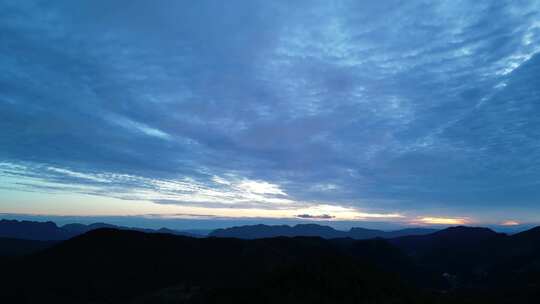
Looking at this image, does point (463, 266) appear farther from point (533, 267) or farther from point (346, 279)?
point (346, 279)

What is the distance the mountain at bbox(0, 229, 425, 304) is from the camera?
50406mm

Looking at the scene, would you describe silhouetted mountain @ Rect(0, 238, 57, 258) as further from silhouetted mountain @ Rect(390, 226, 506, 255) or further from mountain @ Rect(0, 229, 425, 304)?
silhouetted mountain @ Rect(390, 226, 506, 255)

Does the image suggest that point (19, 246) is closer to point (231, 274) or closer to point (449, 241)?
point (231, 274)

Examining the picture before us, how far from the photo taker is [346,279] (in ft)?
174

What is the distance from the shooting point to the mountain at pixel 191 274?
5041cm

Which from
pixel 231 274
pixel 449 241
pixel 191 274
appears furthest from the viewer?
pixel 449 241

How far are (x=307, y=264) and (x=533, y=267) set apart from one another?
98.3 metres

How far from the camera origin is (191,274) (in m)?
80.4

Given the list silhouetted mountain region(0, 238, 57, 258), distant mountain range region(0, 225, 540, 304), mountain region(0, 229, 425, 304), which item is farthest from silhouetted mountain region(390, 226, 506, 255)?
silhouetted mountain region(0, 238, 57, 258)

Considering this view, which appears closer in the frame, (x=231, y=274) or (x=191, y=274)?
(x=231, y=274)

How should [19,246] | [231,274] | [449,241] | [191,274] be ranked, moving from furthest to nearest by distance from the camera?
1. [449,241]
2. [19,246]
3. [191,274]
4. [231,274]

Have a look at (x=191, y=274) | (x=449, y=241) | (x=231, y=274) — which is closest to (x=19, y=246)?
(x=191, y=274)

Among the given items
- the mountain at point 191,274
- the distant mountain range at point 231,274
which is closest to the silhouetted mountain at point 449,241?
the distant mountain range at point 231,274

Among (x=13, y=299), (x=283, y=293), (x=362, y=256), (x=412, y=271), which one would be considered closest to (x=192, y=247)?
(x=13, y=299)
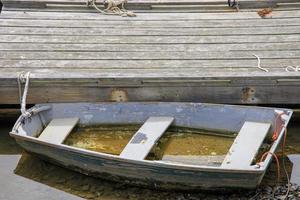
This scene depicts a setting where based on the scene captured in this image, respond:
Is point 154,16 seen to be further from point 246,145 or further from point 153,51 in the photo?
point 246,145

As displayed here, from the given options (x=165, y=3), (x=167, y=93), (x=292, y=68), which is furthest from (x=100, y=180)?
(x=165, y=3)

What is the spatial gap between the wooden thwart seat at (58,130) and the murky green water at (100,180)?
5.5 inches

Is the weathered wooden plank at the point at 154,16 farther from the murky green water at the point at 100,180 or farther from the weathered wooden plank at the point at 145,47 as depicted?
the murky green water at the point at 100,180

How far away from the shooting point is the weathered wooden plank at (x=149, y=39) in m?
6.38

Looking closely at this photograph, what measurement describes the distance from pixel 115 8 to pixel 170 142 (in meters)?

....

What you need to do
Please quote every line above word for word, leaving the pictures out of your answer.

Correct answer
Looking at this image, does point (463, 266) appear farther from point (533, 267) or farther from point (346, 279)?
point (346, 279)

What is the distance the mountain at bbox(0, 229, 425, 304) is from the camera?
50406mm

Looking at the scene, would you describe silhouetted mountain @ Rect(0, 238, 57, 258) as further from silhouetted mountain @ Rect(390, 226, 506, 255) or further from mountain @ Rect(0, 229, 425, 304)?
silhouetted mountain @ Rect(390, 226, 506, 255)

Does the image suggest that point (19, 246) is closer to point (231, 274) or closer to point (449, 241)?
point (231, 274)

Examining the picture before us, how far from the photo taker is [346,279] (in ft)?
174

What is the distance from the shooting point to the mountain at pixel 191 274?
5041cm

Which from
pixel 231 274
pixel 449 241
pixel 191 274
appears furthest from the viewer?
pixel 449 241

How far are (x=307, y=264) and (x=533, y=267) set apart from one another?
98.3 metres

How far from the camera origin is (191,274) (in m)?
80.4

Given the list silhouetted mountain region(0, 238, 57, 258), distant mountain range region(0, 225, 540, 304), mountain region(0, 229, 425, 304), which item is farthest from silhouetted mountain region(390, 226, 506, 255)?
silhouetted mountain region(0, 238, 57, 258)

Considering this view, which appears closer in the frame, (x=231, y=274) or (x=191, y=274)?
(x=231, y=274)

How should [19,246] | [231,274] | [449,241] | [191,274] be ranked, moving from furthest to nearest by distance from the camera?
1. [449,241]
2. [19,246]
3. [191,274]
4. [231,274]

Have a look at (x=191, y=274) | (x=449, y=241) | (x=231, y=274) — which is closest to (x=19, y=246)?
(x=191, y=274)

Among the given items
- the mountain at point 191,274
- the distant mountain range at point 231,274
which is closest to the silhouetted mountain at point 449,241?
the distant mountain range at point 231,274

Among (x=13, y=299), (x=283, y=293), (x=362, y=256), (x=412, y=271), which one would be considered closest to (x=192, y=247)?
(x=13, y=299)
This scene depicts a setting where based on the scene captured in this image, respond:
Is point 154,16 seen to be further from point 246,145 or further from point 153,51 in the photo?
point 246,145

As displayed here, from the given options (x=165, y=3), (x=167, y=93), (x=292, y=68), which is furthest from (x=100, y=180)?
(x=165, y=3)

What is the spatial gap between the wooden thwart seat at (58,130) and the murky green water at (100,180)?
5.5 inches

Is the weathered wooden plank at the point at 154,16 farther from the murky green water at the point at 100,180 or farther from the weathered wooden plank at the point at 145,47 as depicted?
the murky green water at the point at 100,180

How far away from the shooting point is the weathered wooden plank at (x=149, y=39) in m?
6.38

Looking closely at this photograph, what measurement describes the distance from pixel 115 8 to pixel 170 142 (in meters)?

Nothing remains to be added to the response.